Start of Excerpted text

Failure to State a Claim

Because of its finding that the Intercept had met its burden to establish Article III standing, the district court moved on to address OpenAI’s arguments that the Intercept failed to state a claim.  On the Intercept’s claim of unlawful distribution of its copyrighted articles, Judge Rakoff found that the complaint included no factual support for its allegation that OpenAI distributed the articles.  Although the complaint alleges that OpenAI trained ChatGPT using copies of the Intercepts works, and that OpenAI has shared its training-set data with third parties, the Intercept did not provide any evidence that OpenAI knowingly distributed copies of its articles after allegedly removing the DMCA-protected information.  The district court therefore granted OpenAI’s motion to dismiss the Intercept’s distribution claim. 

However, the district court denied OpenAI’s motion to dismiss the CMI claim, finding that the Intercept plausibly alleged that OpenAI intentionally removed CMI from its articles. As described in the district court’s decision, CMI claims impose a “double scienter requirement,” under which a party must prove that (1) CMI was intentionally removed from a copyrighted work, and (2) that the alleged infringer knew or had reasonable grounds to know that the removal of CMI would “induce, enable, facilitate, or conceal” copyright infringement.

End of Excerpted text
Start of Provided material

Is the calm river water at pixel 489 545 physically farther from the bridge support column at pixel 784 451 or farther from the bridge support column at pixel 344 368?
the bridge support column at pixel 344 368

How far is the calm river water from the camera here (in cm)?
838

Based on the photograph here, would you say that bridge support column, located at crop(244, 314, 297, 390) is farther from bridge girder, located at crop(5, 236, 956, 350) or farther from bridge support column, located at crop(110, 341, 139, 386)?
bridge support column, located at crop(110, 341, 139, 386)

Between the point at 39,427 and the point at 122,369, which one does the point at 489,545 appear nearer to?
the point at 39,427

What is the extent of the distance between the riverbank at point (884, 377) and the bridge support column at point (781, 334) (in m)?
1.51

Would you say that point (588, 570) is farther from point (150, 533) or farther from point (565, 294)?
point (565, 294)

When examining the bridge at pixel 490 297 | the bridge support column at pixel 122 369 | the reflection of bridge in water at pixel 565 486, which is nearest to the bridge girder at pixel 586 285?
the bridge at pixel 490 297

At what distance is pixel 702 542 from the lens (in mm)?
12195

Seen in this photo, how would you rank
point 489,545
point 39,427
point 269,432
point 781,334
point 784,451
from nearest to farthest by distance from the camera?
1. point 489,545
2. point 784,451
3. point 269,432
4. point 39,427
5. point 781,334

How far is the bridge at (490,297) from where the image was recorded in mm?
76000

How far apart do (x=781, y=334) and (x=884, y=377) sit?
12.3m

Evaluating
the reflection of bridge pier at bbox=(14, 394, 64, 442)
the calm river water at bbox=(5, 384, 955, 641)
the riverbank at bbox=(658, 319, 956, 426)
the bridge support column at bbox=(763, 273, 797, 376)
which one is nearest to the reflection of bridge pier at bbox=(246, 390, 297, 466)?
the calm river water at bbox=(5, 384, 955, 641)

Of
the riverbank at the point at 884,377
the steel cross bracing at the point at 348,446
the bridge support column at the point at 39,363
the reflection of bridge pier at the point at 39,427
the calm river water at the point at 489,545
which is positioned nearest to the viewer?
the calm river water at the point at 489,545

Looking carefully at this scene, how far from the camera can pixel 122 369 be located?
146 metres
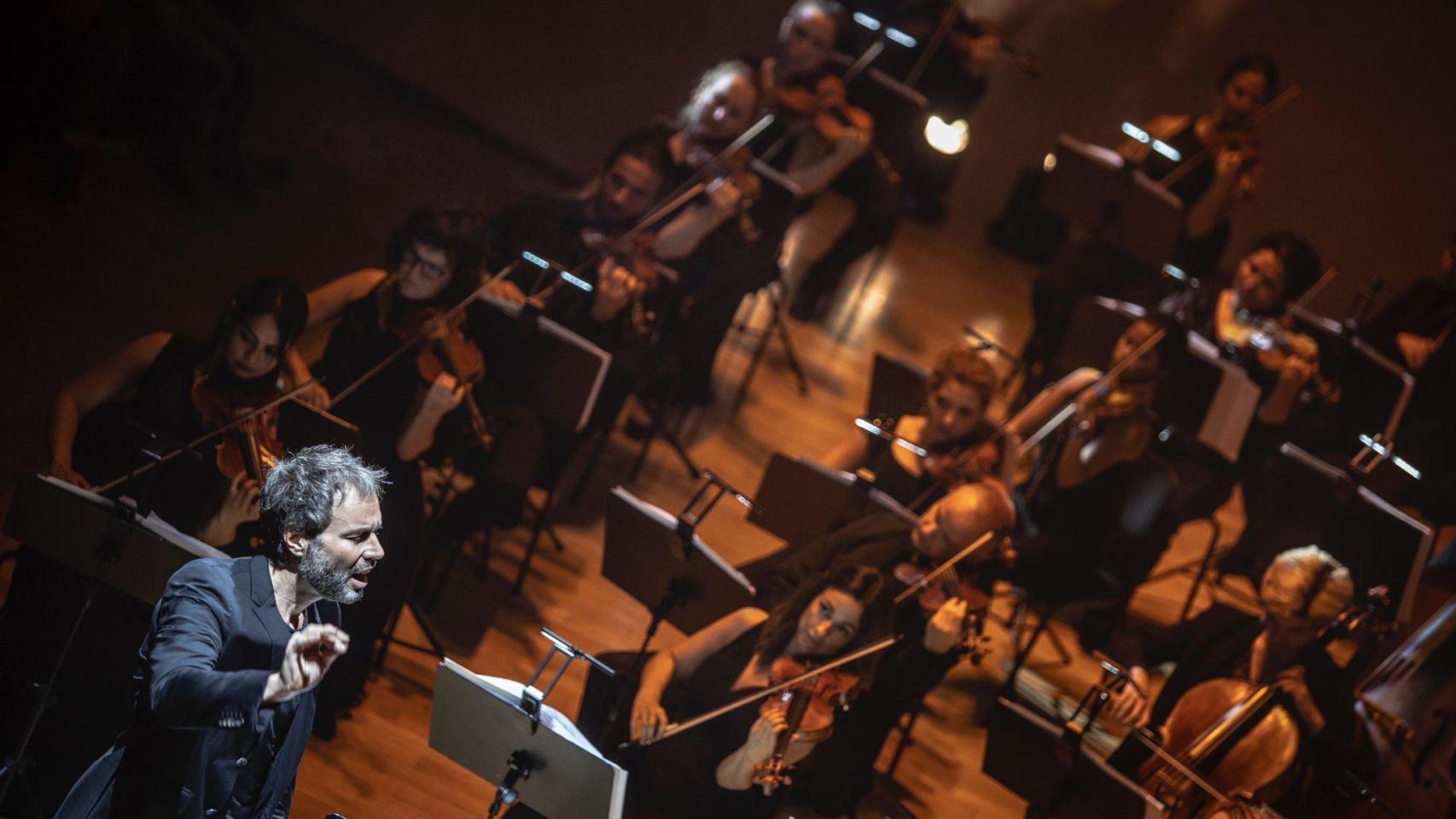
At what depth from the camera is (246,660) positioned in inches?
86.4

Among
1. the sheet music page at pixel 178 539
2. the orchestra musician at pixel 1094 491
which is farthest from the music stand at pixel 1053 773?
the sheet music page at pixel 178 539

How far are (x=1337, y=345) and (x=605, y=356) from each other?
354 cm

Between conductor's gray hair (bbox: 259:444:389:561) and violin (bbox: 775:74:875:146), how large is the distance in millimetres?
3599

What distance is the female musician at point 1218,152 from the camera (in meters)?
6.05

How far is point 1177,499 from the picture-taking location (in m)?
5.47

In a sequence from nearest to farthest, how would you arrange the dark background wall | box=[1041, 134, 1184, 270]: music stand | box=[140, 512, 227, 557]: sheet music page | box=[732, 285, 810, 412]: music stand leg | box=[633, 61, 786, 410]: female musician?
box=[140, 512, 227, 557]: sheet music page
box=[633, 61, 786, 410]: female musician
box=[1041, 134, 1184, 270]: music stand
box=[732, 285, 810, 412]: music stand leg
the dark background wall

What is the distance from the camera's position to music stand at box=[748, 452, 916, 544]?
4.07m

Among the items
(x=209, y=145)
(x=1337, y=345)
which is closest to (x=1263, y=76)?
(x=1337, y=345)

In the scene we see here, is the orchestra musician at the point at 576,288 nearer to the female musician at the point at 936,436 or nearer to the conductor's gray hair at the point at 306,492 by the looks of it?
the female musician at the point at 936,436

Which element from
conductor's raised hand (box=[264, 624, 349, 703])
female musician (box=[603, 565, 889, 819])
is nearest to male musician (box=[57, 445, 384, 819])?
conductor's raised hand (box=[264, 624, 349, 703])

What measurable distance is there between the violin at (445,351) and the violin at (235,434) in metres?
0.60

End of Provided material

Tasks to complete –
**a.** Translate this sentence from the excerpt on failure to state a claim into Spanish: "The district court therefore granted OpenAI's motion to dismiss the Intercept's distribution claim."
**b.** In the excerpt on failure to state a claim, write out everything from "Because of its" down to "Intercept’s distribution claim.".

Task answers –
**a.** Por lo tanto, el tribunal de distrito concedió la moción de OpenAI para desestimar la demanda por distribución del Intercept.

**b.**
Because of its finding that the Intercept had met its burden to establish Article III standing, the district court moved on to address OpenAI’s arguments that the Intercept failed to state a claim.  On the Intercept’s claim of unlawful distribution of its copyrighted articles, Judge Rakoff found that the complaint included no factual support for its allegation that OpenAI distributed the articles.  Although the complaint alleges that OpenAI trained ChatGPT using copies of the Intercepts works, and that OpenAI has shared its training-set data with third parties, the Intercept did not provide any evidence that OpenAI knowingly distributed copies of its articles after allegedly removing the DMCA-protected information.  The district court therefore granted OpenAI’s motion to dismiss the Intercept’s distribution claim.